Profiling our code generator revealed that freezing of additions takes a considerable amount of time. This is because it heavily relies on sympy's is_negative which is really slow. (We had just fixed a similar performance issue in our own code which also relied on the assumptions system. It is just slow.)

However, it is not only slow, it is also overeager to use it in the freezer. Before this MR, the freezer would behave strangely in presence of negative symbols:

>>> import sympy as sp
>>> from sympy.abc import *
>>> import pystencils as ps
>>> ctx = ps.backend.kernelcreation.KernelCreationContext()
>>> freeze = ps.backend.kernelcreation.FreezeExpressions(ctx)
>>> freeze(x+sp.Symbol("y",negative=True))
PsSub(Symbol(PsSymbol(x, None)), PsMul(PsConstantExpr(-1: <untyped>), Symbol(PsSymbol(y, None))))

Moreover, it would freeze x - 2*y (which in sympy's representation is Add(Symbol('x'), Mul(Integer(-1), Integer(2), Symbol('y')))) to PsSub(x, PsMul(2, y)). I do not see a benefit of this form over PsAdd(x, PsMul(-2, y)).

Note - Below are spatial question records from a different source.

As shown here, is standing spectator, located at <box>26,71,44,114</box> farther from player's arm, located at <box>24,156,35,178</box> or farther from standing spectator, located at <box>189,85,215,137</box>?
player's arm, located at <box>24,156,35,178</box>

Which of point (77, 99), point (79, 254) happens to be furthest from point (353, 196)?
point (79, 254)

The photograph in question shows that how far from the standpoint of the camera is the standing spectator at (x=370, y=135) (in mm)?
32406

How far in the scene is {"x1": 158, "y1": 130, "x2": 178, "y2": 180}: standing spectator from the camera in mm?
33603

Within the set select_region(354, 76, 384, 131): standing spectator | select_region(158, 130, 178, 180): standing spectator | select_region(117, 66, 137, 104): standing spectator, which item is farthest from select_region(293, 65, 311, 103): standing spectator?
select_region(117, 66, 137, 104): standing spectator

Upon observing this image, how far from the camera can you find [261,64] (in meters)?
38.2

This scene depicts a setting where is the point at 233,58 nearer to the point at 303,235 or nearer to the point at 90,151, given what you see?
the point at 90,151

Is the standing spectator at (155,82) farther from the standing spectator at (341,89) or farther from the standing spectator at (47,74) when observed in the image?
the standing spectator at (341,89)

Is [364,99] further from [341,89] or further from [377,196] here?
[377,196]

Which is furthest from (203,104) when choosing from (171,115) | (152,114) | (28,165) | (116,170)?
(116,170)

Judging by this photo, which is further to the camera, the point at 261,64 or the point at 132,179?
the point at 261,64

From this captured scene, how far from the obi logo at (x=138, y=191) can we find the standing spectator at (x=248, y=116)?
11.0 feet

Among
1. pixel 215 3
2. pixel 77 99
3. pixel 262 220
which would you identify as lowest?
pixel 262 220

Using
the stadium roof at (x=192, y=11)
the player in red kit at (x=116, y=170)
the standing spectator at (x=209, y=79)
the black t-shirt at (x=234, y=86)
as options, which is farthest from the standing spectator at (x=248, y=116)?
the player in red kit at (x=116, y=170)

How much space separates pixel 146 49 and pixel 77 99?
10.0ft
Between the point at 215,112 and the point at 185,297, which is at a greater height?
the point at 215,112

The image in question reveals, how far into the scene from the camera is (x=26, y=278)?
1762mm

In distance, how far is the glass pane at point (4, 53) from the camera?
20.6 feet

Therefore, this MR changes the freezer such that is_negative is not used. Additions are only frozen to PsSub if the second argument is a multiplication with -1. In this case, the resulting code benefits from emitting PsSub: x - y instead of x + -1 * y.

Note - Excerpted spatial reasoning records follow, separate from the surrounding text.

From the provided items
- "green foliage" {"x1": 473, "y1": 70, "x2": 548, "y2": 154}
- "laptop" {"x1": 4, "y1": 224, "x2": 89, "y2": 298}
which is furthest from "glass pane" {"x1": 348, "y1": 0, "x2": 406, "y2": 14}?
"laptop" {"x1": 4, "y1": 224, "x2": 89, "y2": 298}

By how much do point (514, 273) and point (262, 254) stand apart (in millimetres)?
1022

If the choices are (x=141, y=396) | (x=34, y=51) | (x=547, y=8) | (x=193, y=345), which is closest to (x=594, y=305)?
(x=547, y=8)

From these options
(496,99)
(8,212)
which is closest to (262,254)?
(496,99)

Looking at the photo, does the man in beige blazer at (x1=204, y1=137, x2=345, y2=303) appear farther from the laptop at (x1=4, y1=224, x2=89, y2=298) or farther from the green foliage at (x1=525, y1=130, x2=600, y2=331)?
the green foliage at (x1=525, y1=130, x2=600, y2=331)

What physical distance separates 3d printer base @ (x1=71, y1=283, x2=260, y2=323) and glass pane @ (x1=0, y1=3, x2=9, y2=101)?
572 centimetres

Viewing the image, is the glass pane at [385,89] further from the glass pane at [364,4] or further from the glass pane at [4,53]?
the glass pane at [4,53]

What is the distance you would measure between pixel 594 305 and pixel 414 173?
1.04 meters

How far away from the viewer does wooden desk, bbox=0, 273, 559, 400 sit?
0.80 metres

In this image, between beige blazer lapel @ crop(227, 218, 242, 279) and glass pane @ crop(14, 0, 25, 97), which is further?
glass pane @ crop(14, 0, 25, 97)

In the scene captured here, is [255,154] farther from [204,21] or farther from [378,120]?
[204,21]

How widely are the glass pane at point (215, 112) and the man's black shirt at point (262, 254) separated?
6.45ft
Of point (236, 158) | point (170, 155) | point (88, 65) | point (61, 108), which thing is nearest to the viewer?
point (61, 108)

As mentioned before, the performance benefit is dramatic. Freezing one particular expression tree used to take 0.4s and that is now reduced to mere milliseconds. Removing the check for -1, too, improves the performance even more but it is hard to measure such short times. (While 0.4s might seem insignificant to begin with, it is not in our scenario, as we must handle a multitude of such expressions and it really adds up. Overall, the generation time dropped from 12.6s to 7.5s. Most of the remainder is due to CSE.)